The importance of Data & Data entry

Large volume datasets and the emerging new discipline of data-science offer exciting alternatives to how we understand the pathology, demographics and results of treatment of disease. From a science methodology perspective, the more complete the data the better. In the past observational research conclusions were drawn from sample populations. With large volume datasets we can base conclusions on the whole population. This allows greater certainty and a change in research etiquette to learn from datasets. 

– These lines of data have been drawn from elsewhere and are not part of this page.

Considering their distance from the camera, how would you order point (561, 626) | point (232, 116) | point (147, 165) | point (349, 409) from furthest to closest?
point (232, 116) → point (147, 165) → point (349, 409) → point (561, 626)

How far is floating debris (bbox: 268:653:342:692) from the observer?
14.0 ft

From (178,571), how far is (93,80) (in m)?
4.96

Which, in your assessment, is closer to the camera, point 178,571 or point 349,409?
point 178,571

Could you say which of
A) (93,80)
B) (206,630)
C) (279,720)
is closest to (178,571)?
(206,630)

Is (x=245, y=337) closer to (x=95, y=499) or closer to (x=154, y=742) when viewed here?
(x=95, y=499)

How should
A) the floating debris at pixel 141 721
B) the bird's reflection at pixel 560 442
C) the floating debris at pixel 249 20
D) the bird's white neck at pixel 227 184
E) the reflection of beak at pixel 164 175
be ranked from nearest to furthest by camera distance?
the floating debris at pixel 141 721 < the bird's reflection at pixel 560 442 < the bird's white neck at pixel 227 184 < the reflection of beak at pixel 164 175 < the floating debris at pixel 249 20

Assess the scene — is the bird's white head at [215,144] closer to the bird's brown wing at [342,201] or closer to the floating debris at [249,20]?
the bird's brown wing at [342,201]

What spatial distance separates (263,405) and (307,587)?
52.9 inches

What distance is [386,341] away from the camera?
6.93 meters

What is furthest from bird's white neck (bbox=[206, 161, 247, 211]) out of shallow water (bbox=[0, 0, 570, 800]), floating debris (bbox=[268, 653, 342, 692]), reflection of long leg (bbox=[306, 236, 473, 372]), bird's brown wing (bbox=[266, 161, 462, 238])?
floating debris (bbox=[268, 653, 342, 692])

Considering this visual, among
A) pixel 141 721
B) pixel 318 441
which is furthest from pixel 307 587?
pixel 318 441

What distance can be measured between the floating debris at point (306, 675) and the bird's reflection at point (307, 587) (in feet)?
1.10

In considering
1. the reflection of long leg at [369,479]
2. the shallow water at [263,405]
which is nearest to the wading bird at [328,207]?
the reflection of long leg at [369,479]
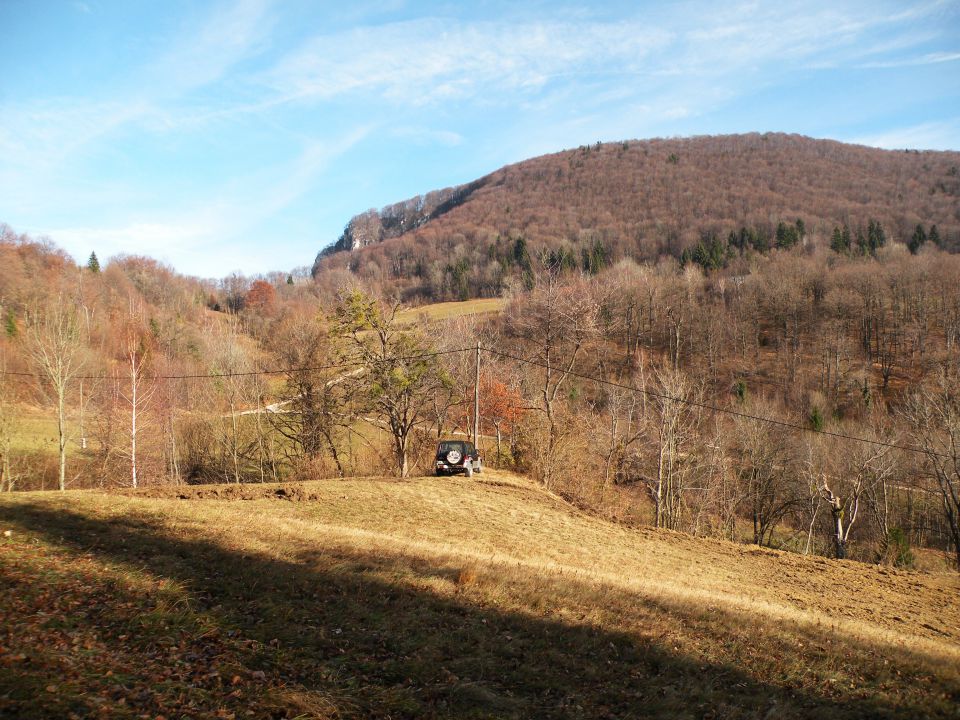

The disadvantage is that no ‘map’ of a disease is complete if data points are missing or inaccurate. This can make using that map unreliable and in treating patients will add to the risk of error. Data completeness is key! We all can understand how making decisions based on incomplete data leads to us making mistakes. Worse still if we were to conclude from incomplete data what the risk of something is we will underestimate the risk and create an unachievable benchmark for us to try and achieve. Data completeness is key!

All Quality improvements (QI) need a large dataset. This registry is your tool to continuous quality improvement in your practice. It will provide the evidence to justify changes in practice and changes in innovation use. It is the perfect partner for appraisal, revalidation and making business cases to your hospital.

Please do you use the database, but in using it commit to entering every case and every outcome not matter how awful it makes you feel. In the end you will be compared to a lower benchmark and your outcomes will improve. 

Every few years the audit data is reviewed and published to the membership. There have been 6 volumes of data created since it was started. From these we have been able to set a reasonable national benchmark for important outcomes and have been able to track changes in practice over this time.